**INFORMATION PROVIDED**.
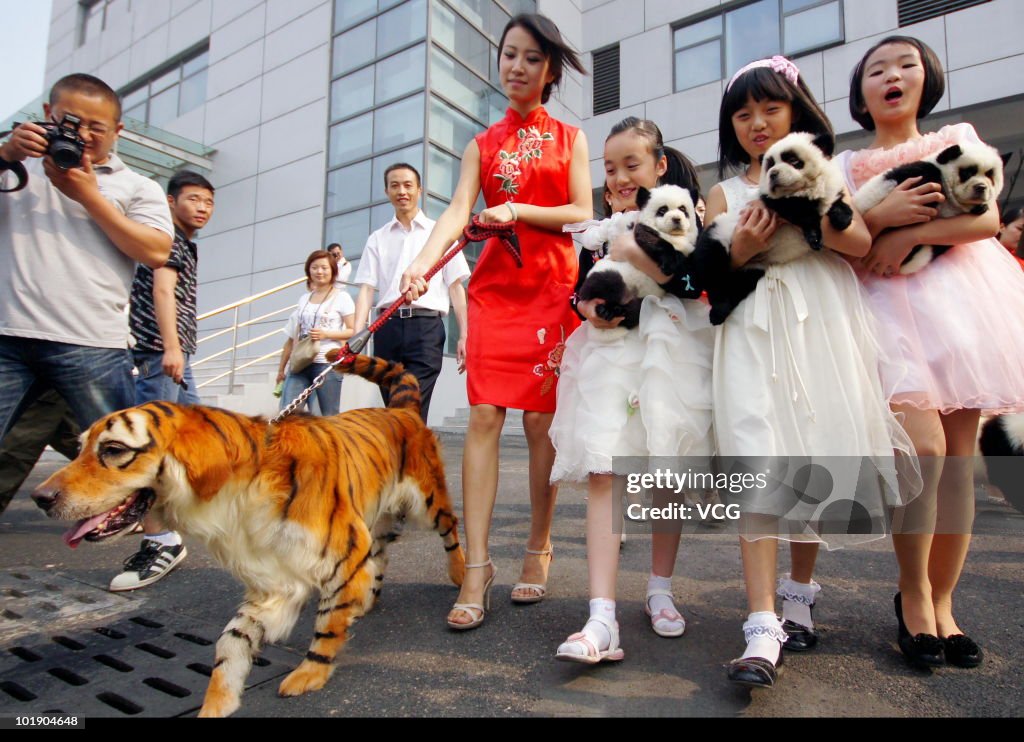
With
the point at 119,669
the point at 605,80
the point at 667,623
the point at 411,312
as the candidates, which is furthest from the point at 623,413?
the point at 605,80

==

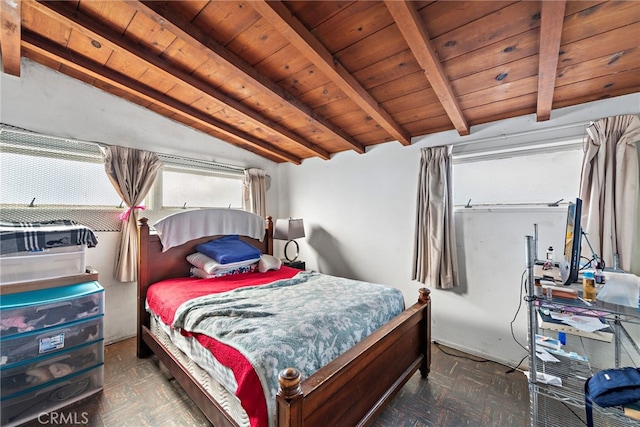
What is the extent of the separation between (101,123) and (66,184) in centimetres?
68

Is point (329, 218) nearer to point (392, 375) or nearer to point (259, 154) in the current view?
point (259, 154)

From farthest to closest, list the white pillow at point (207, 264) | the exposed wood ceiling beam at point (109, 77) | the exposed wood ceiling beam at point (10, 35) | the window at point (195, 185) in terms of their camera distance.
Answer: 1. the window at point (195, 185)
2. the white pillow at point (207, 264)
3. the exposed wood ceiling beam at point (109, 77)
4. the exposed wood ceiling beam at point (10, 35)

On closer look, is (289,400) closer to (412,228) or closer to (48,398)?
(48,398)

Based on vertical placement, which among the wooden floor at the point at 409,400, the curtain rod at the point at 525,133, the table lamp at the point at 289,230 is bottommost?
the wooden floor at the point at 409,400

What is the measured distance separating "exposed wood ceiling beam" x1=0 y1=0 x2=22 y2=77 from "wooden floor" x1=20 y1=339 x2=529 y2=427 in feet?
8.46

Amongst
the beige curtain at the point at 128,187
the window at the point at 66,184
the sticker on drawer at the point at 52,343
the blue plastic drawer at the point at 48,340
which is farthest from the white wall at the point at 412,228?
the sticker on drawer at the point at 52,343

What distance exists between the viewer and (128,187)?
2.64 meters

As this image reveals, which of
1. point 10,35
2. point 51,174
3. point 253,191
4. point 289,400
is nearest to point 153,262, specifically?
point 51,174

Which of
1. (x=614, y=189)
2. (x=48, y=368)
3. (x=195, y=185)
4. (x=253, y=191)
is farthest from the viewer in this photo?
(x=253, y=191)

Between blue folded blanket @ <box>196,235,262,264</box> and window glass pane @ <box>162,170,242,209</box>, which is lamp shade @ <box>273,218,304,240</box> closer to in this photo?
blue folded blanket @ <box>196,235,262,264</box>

**WORK TO COMPLETE**. Filter the material above down to the lines containing the string "farthest", treating uppercase and lowercase as different.

**FINISHED EXERCISE**.
From farthest to closest, list the white pillow at point (207, 264) | the exposed wood ceiling beam at point (109, 77) | the exposed wood ceiling beam at point (10, 35) | the window at point (195, 185) in terms of their camera distance.
which is farthest from the white wall at the point at 412,228?
is farthest from the viewer in this photo?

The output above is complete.